Je m’en voudrais de ne pas signaler aux internautes qui me font la grâce de me lire, un extrait d’un texte de Michel de Certeau (La Fable mystique, 1982) cité par Jacques Rancière dans Les Noms de l’histoire. Essai de poétique du savoir (Seuil, 1992), sous le double mais néanmoins misérable prétexte que j’en ignorais l’existence au moment de rédiger le texte ci-dessus et — surtout ! — qu’il excède par trop mes capacités à la fois culturelles et intellectuelles de compréhension.

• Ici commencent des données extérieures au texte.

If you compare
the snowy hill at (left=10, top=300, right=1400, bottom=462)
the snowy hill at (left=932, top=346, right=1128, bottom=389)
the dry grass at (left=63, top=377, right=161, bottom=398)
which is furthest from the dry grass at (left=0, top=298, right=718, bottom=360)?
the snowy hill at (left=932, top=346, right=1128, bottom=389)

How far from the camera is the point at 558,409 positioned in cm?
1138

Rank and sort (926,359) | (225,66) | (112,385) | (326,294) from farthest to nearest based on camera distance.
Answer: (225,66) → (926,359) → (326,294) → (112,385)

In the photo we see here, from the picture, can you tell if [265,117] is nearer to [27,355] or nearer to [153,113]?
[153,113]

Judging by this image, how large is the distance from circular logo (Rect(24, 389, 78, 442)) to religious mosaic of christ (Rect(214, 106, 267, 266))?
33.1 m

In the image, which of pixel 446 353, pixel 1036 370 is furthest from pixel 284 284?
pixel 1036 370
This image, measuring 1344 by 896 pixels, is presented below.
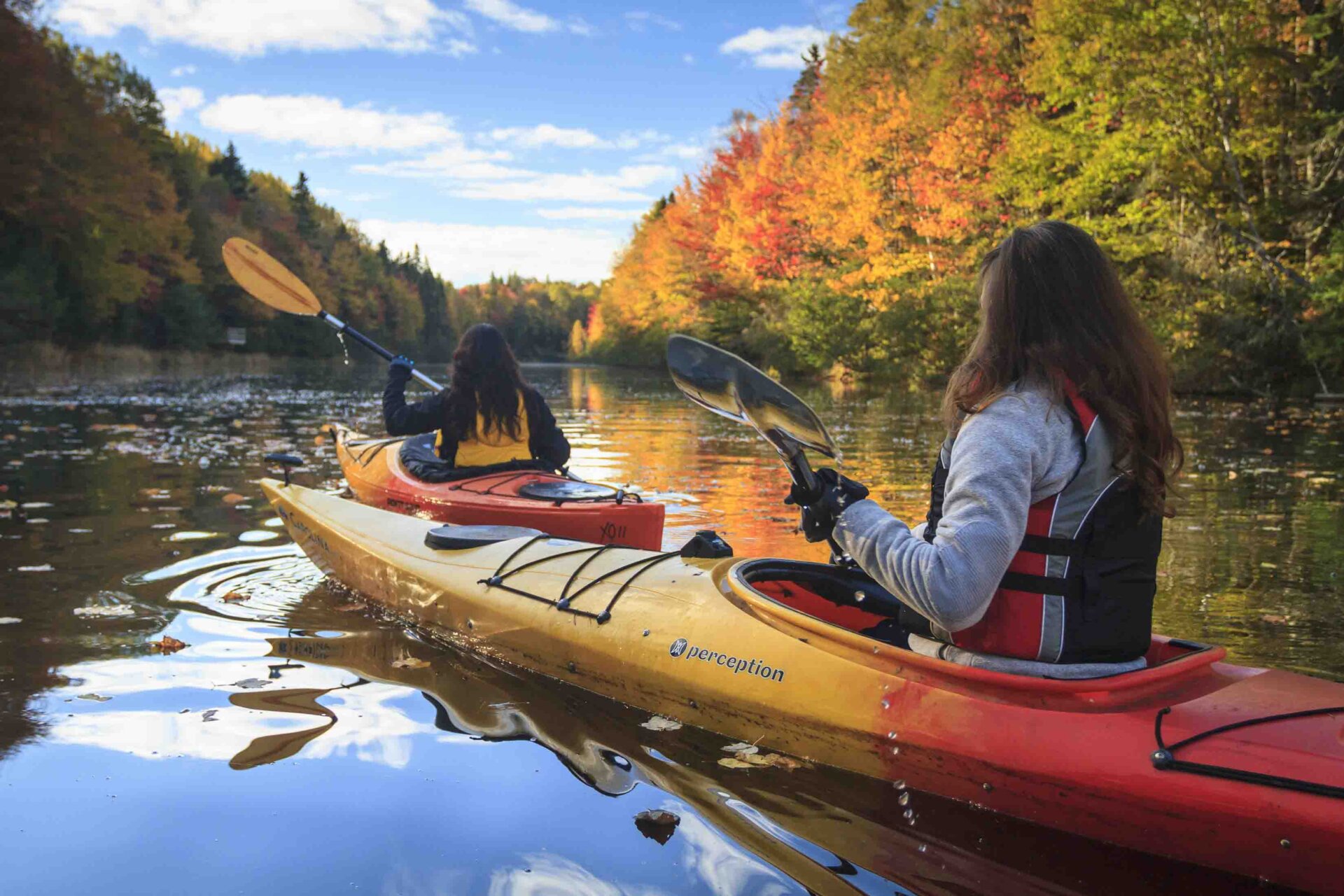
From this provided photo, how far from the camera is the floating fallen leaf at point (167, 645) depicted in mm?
3932

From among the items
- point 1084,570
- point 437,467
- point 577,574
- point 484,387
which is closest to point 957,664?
point 1084,570

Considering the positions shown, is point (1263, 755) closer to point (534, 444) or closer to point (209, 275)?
point (534, 444)

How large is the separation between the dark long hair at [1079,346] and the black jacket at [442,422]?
3.88 meters

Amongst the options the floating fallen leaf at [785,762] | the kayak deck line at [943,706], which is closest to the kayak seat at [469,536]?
the kayak deck line at [943,706]

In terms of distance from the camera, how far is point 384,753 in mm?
3012

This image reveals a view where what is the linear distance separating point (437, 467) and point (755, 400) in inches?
148

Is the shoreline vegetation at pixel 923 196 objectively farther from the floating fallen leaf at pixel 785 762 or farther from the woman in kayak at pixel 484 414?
the floating fallen leaf at pixel 785 762

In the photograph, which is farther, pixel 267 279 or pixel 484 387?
pixel 267 279

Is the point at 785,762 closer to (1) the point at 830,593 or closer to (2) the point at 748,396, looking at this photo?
(1) the point at 830,593

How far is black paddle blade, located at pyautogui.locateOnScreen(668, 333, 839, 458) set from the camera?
107 inches

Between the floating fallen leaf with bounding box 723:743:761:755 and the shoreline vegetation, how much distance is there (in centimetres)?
1249

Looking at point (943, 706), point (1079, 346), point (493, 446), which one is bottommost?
point (943, 706)

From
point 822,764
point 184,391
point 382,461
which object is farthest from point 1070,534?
point 184,391

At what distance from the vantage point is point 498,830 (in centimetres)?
254
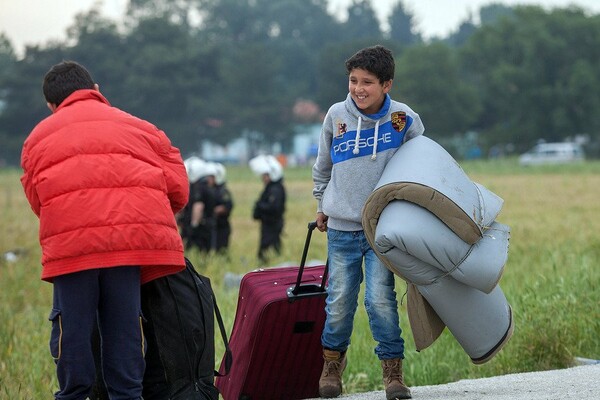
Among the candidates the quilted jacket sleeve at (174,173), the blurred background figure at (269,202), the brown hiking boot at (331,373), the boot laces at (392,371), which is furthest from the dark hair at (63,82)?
the blurred background figure at (269,202)

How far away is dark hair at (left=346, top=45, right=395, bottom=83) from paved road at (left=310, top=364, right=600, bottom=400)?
→ 59.7 inches

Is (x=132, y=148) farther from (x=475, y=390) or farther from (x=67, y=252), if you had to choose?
(x=475, y=390)

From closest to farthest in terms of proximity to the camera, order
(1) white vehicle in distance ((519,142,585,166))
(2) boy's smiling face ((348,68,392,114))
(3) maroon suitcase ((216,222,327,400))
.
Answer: (2) boy's smiling face ((348,68,392,114))
(3) maroon suitcase ((216,222,327,400))
(1) white vehicle in distance ((519,142,585,166))

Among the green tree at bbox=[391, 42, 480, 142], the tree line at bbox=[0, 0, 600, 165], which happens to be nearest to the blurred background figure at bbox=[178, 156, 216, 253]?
the tree line at bbox=[0, 0, 600, 165]

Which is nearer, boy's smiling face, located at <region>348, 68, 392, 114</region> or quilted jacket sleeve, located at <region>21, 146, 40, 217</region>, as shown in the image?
quilted jacket sleeve, located at <region>21, 146, 40, 217</region>

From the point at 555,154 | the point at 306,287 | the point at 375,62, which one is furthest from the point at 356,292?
the point at 555,154

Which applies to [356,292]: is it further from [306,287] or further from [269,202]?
[269,202]

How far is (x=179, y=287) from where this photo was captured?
17.1ft

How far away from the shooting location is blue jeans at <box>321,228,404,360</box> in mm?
5527

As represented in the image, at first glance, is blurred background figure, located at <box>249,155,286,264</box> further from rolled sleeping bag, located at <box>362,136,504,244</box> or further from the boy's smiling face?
rolled sleeping bag, located at <box>362,136,504,244</box>

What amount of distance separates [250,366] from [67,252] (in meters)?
1.31

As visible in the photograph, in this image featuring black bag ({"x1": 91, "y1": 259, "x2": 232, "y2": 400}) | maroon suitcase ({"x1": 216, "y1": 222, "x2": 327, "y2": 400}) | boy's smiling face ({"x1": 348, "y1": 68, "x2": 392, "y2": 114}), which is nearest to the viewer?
black bag ({"x1": 91, "y1": 259, "x2": 232, "y2": 400})

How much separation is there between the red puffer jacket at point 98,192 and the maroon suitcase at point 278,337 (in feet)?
2.61

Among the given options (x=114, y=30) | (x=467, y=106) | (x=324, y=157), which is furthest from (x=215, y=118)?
(x=324, y=157)
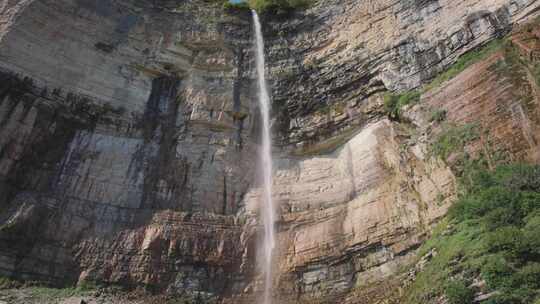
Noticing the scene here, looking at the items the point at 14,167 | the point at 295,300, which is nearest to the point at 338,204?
the point at 295,300

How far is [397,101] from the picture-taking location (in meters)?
17.8

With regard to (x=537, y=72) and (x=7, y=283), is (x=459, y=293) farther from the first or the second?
(x=7, y=283)

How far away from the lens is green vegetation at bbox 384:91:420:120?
17189 millimetres

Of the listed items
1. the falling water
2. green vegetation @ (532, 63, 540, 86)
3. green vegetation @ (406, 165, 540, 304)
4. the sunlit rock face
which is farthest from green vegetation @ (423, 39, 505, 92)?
the sunlit rock face

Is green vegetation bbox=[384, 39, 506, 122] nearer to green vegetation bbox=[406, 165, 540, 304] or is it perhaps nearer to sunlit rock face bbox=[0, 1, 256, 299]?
green vegetation bbox=[406, 165, 540, 304]

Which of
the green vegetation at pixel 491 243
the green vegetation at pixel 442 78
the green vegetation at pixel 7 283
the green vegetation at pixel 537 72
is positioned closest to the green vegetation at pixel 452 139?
the green vegetation at pixel 442 78

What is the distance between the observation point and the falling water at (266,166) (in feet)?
53.3

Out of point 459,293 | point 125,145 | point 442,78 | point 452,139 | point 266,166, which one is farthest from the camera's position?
point 266,166

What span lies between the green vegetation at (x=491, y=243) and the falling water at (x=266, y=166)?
5.29 meters

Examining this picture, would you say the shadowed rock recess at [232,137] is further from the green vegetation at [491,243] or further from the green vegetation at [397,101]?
the green vegetation at [491,243]

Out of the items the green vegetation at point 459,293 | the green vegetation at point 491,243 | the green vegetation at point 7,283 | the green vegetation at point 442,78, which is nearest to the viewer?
the green vegetation at point 491,243

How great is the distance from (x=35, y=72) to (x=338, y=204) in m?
11.9

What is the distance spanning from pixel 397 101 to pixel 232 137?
6.54 m

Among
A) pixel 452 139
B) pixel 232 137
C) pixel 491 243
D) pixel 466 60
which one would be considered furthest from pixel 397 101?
pixel 491 243
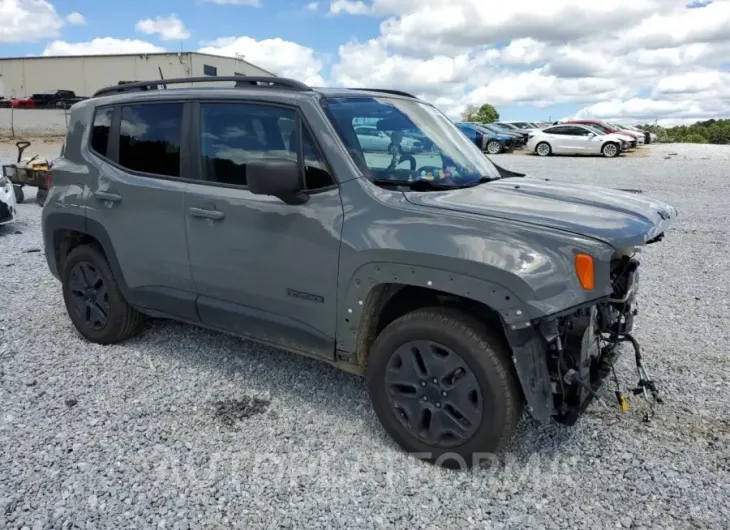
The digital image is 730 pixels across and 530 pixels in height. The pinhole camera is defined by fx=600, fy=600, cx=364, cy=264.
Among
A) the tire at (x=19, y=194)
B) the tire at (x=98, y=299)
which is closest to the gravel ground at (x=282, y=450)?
the tire at (x=98, y=299)

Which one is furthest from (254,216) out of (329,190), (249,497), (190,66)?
(190,66)

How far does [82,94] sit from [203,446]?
61.5 metres

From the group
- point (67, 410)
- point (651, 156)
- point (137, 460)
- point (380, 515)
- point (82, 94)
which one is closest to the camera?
point (380, 515)

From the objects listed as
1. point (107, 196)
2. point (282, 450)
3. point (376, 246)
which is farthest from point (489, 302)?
point (107, 196)

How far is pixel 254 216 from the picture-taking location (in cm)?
354

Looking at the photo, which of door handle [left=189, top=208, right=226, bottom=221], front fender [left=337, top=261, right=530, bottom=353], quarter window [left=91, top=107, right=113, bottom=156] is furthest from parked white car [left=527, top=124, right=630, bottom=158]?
front fender [left=337, top=261, right=530, bottom=353]

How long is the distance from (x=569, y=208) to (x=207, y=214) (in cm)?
214

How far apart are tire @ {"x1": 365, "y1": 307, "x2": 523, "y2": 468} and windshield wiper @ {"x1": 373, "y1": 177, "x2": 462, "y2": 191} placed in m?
0.72

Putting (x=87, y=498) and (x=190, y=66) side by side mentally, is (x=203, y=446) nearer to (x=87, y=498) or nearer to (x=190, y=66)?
(x=87, y=498)

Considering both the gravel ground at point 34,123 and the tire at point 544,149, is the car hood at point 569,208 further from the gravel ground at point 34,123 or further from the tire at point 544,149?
the gravel ground at point 34,123

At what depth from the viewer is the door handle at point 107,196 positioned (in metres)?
4.25

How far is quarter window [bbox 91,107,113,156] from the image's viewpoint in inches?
175

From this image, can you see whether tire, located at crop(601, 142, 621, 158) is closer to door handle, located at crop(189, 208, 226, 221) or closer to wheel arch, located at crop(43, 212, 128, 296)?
wheel arch, located at crop(43, 212, 128, 296)

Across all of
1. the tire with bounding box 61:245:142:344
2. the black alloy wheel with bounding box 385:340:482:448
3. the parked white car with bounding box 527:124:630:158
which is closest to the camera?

 Mais, foin de baragouin et de tergiversations, le passeur de culture ne saurait fuir l’humiliation quand il peut saisir une occasion de rendre les autres plus savants que lui :

 Finalement, aucun contrat, fût-ce le premier et dernier de tous, celui du langage, n’est par elle [la « folle » du monastère de Tabennesi] honoré. En répétant nos mots et nos histoires, elle y insinue leur mensonge. Peut-être, tandis que le sym-bolos est fiction productrice d’union, est-elle alors dia-bolos, disuasion du symbolique par l’innomable de cette chose.

Les termes ici en romain sont en italique dans l’original ; j’ajoute les caractères gras.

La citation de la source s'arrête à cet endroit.